Doctors prescribe thyroid medication, usually levothyroxine (Synthroid, Levoxyl, Unithroid), to boost your thyroid hormone levels when they are too low. There are no recommended dietary restrictions for people taking thyroid medication. Some animal-based research, however, suggests that extremely high doses of catechins -- a group of naturally occurring chemicals found in green tea -- may affect thyroid function and thyroid hormone actions. But because there is no evidence that these possible effects are harmful in humans, medical treatment guidelines for thyroid diseases do not prohibit you from drinking the tea if you're taking thyroid medication.
Green Tea and Thyroid Health
The catechins in green tea are credited with many of its purported benefits.
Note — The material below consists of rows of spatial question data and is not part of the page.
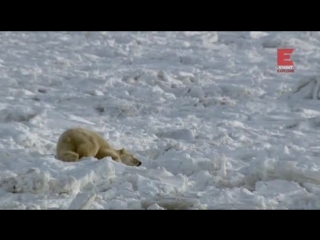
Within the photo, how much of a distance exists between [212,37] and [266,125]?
5.91 meters

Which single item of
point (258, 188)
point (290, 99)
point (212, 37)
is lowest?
point (258, 188)

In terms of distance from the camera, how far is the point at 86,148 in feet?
20.4

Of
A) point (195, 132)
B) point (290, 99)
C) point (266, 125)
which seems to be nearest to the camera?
point (195, 132)

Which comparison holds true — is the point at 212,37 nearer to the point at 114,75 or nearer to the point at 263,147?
the point at 114,75

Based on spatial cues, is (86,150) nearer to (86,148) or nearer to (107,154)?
(86,148)

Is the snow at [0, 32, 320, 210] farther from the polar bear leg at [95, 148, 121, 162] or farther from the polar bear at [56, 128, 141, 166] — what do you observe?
the polar bear leg at [95, 148, 121, 162]

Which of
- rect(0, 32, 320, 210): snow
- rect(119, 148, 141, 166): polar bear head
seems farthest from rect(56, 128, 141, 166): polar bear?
rect(0, 32, 320, 210): snow

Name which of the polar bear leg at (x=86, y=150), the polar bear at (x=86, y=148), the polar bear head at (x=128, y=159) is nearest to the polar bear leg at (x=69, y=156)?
the polar bear at (x=86, y=148)

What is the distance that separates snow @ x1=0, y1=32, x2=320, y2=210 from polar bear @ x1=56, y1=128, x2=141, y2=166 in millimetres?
204

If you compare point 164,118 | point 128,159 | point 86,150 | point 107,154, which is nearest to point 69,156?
point 86,150

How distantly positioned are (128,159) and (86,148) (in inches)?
16.9

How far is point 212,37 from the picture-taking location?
45.6 feet

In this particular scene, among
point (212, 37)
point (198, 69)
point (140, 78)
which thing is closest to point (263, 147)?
point (140, 78)

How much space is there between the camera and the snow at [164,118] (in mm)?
5105
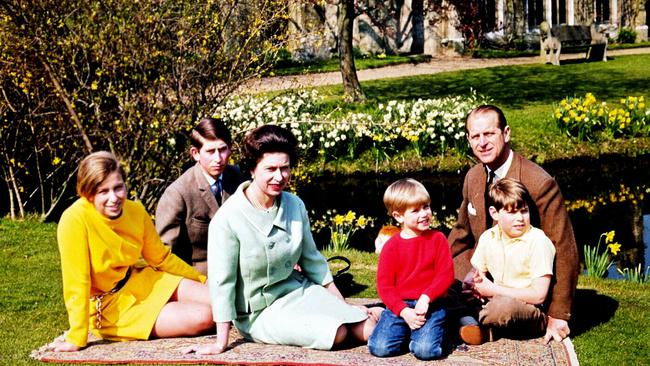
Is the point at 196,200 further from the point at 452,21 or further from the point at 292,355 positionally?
the point at 452,21

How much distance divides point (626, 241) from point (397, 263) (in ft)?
15.6

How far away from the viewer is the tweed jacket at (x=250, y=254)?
470cm

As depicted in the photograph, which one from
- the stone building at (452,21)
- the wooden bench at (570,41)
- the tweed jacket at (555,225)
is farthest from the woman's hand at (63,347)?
the wooden bench at (570,41)

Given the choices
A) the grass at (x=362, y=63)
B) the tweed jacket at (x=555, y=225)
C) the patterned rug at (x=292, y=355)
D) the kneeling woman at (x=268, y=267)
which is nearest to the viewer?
the patterned rug at (x=292, y=355)

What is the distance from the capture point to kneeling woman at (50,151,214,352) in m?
4.73

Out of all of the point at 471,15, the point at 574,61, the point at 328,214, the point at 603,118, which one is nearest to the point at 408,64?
the point at 574,61

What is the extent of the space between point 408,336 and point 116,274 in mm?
1633

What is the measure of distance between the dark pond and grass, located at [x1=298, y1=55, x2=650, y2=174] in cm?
19

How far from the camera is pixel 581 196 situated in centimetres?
1074

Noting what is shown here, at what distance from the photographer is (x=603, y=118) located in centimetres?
1304

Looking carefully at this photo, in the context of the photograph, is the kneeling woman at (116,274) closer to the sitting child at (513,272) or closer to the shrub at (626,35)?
the sitting child at (513,272)

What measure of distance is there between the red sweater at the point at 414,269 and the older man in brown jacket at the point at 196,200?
4.14 feet

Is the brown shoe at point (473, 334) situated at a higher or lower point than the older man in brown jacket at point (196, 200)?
lower

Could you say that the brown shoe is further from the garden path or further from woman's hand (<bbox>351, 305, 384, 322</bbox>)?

But when administered at extremely high doses -- much higher than you would get from drinking even large amounts of green tea -- catechins were found to disrupt normal thyroid function in rats and block hormone production, according to a February 2013 study published in "Molecular and Cellular Biochemistry." This study and a similar animal study published in August 2011 in "Human and Experimental Toxicology" found that high-dose catechins decreased the amount of thyroid hormone in the blood of the study rats and caused enlargement of their thyroid glands. It's not known whether the much lower levels of catechins in green tea have any affect on the thyroid gland in people because there have been no research studies to address this question.
Green Tea Cautions
If you're taking thyroid medication, talk with your doctor about whether it's safe for you to drink green tea. While green tea is generally safe to drink in moderate amounts for most adults, there are reports that green tea extract -- a supplement containing high concentrations of green tea chemicals -- may inflame and injure your liver. If you're taking green tea extract and have abdominal pain, dark urine or yellowing of the skin or eyes, see your doctor right away.